Katharina Miller und Sigrid Uray-Esterer sind in diesem Bereich nun mit dem maßgeschneiderten Geschäftsmodell "Jobtwins" in der Welt. Beide kommen aus Konzernkarrieren, wo Teilzeitarbeit, sei es erzwungen durch Care-Pflichten oder gewünscht für eine Lebensbalance, meistens ein Ausschlusskriterium für gute Karrieren ist. Oft bedeutet das sogar eine Tätigkeit unterhalb des Qualifizierungsniveaus. Irgendwie ist das in der Unternehmenlogik auch verständlich. Eine Head of Sales in einem Konzern, der in drei Zeitzonen arbeitet, und die Chefin ist donnerstags ab 14 Uhr nicht mehr verfügbar, freitags gar nicht – wie soll das gehen?

Türen auf für Diversität

Da kommen die beiden Frauen mit großen Lösungspaketen, allesamt basierend auf dem Aufteilen einer Funktion. Damit, ist Miller überzeugt, kämen Unternehmen zu insgesamt besseren Ergebnissen und automatisch auch zu mehr Diversität, denn: "Vier Augen sehen mehr als zwei, zwei diverse Zugänge ermöglichen bessere Lösungen."
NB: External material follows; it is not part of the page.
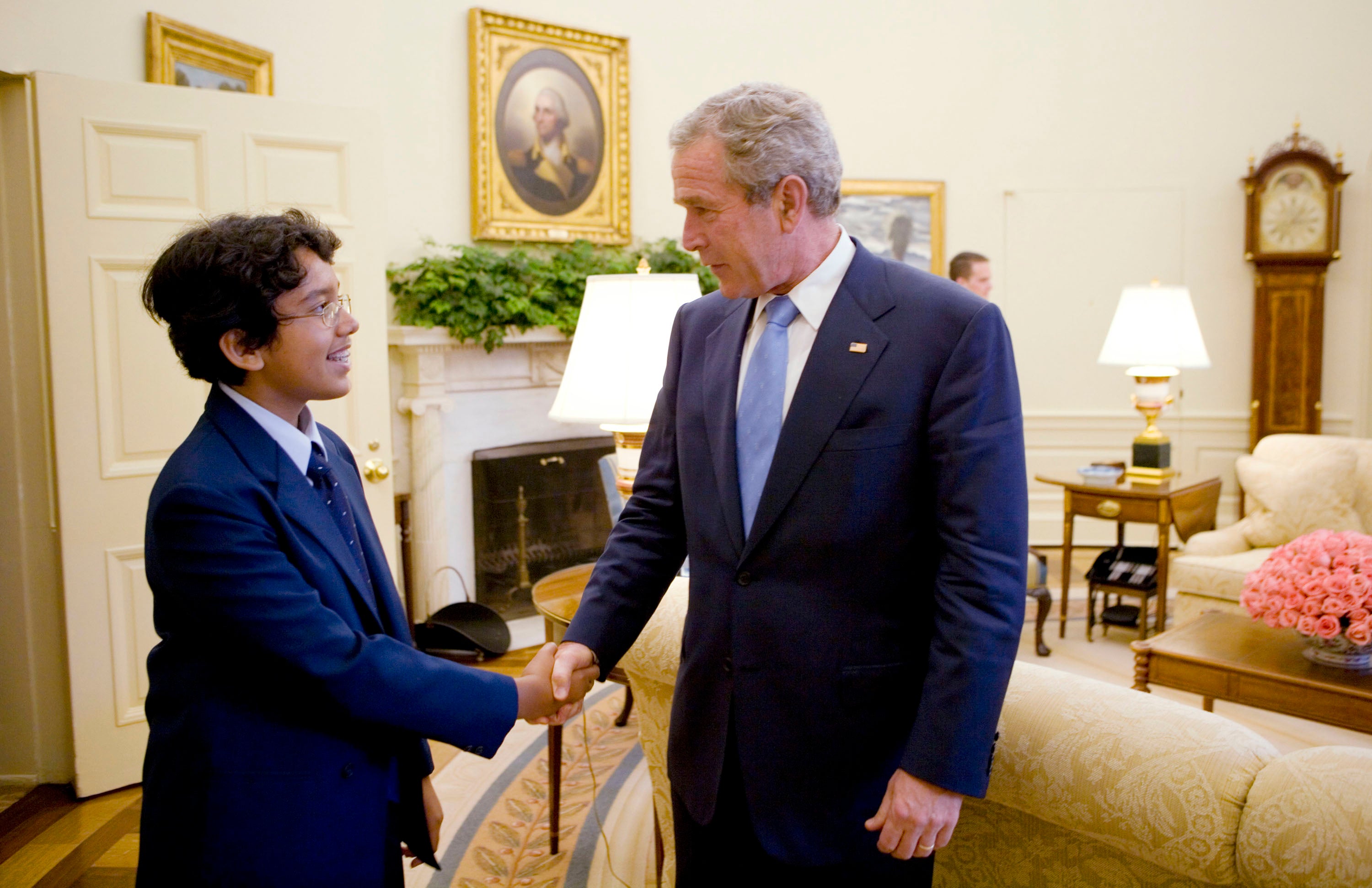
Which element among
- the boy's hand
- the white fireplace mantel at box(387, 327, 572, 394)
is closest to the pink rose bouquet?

Ein angenehmer Nebeneffekt für den Nachhaltigkeitsbericht: Das Sustainable Development Goal Nummer fünf, also Diversität und Gleichstellung, wird damit fokussiert angegangen. Plus: Die rund 190.000 Mütter in Teilzeit in Österreich, sagt Uray-Esterer, müssten nicht in Teilzeitjobs verharren und könnten dem Arbeitsmarkt mit voller Qualifikation zur Verfügung stehen.

Katharina Miller und Sigrid Uray-Esterer, die Jobtwins, sehen die Lösung des Fachkräftemangels inklusive des Wunsches nach weniger Arbeitsstunden und mehr Diversität im Teilen von Jobs.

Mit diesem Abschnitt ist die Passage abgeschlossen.